Based on the four dominant types of strategic alignment, identified in section 3.3.3, the organization will be categorized and the identified risks (environmental influences and the BIA risk assessment with management) will be mapped to the specific alignment criteria to determine the soll-position of the organization and to select the relevant criteria based on the planned level of reliance, the nature and inherent risks related to the Business and IT alignment environment. This will serve as a set of control criteria (BIA audit baseline) that will be used during the audit procedures.

4.4.4 Perform Audit Procedures The next phase is performing the fieldwork based on the BIA audit work program. Refer to section 3.4 for the contents of this control framework. The main purpose to use such a work program is for guidance and to minimize the level of professional judgment to achieve a more objective opinion on the alignment within the organization. Audit evidence is relevant when it assists in achieving the audit objectives. Sufficiency is the measure of the quantity of audit evidence. Appropriateness is the measure of the quality of audit evidence.
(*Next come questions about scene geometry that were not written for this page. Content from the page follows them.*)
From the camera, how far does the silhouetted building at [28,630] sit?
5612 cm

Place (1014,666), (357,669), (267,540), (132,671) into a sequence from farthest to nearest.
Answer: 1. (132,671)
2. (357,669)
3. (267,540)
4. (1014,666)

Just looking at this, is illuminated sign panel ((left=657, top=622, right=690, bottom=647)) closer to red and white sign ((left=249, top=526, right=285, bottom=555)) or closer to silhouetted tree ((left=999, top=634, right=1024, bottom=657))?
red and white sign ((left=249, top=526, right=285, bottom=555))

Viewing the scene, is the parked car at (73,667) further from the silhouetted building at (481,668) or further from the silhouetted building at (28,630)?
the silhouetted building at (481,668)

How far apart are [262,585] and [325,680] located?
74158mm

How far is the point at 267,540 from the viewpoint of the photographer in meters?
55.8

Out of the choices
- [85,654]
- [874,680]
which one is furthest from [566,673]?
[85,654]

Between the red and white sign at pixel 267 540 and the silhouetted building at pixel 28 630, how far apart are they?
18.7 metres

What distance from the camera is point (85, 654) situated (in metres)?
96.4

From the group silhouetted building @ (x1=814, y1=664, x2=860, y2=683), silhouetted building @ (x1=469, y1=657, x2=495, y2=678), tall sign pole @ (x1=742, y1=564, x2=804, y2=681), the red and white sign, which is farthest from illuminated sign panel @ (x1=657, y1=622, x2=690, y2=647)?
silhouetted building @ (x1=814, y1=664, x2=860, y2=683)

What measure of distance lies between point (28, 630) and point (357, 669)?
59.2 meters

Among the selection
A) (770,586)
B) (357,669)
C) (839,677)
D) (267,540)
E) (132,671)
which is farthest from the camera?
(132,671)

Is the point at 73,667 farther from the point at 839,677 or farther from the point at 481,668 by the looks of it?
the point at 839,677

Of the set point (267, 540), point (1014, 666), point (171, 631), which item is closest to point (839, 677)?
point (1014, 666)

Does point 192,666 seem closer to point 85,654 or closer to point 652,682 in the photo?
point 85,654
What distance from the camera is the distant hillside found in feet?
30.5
The reliability of audit evidence is influenced by its source and its nature and is dependent on the individual circumstances under which it is obtained. Professional judgment and exercise professional skepticism is applied in determining the quantity and quality of audit evidence, and thus its sufficiency and appropriateness, to support the audit opinion (IAASB, 2006). In this case, the BIA audit is subject to a high level of professional judgment and therefore the evidence gathering is very important to support the audit opinion. The case study in chapter five will prove whether sufficient and appropriate audit evidence can be obtained.

28

4.4.5 Risk Assessment and Responses After the fieldwork, the risk and response table will be updated and completed and based on the initial risk assessment any additional risks are determined. The BIA engagement team then has to decide whether sufficient appropriate evidence has been obtained to express a negative conclusion (this is the case in a limited assurance engagement, such as the BIA assurance engagement) on the BIA subject. If sufficient appropriate evidence has not been obtained, additional procedures should be performed and included in the risk and response table. If sufficient appropriate evidence cannot not be obtained, consultation with the client organization is required to discuss the impact on the conclusion (PwC, 2008).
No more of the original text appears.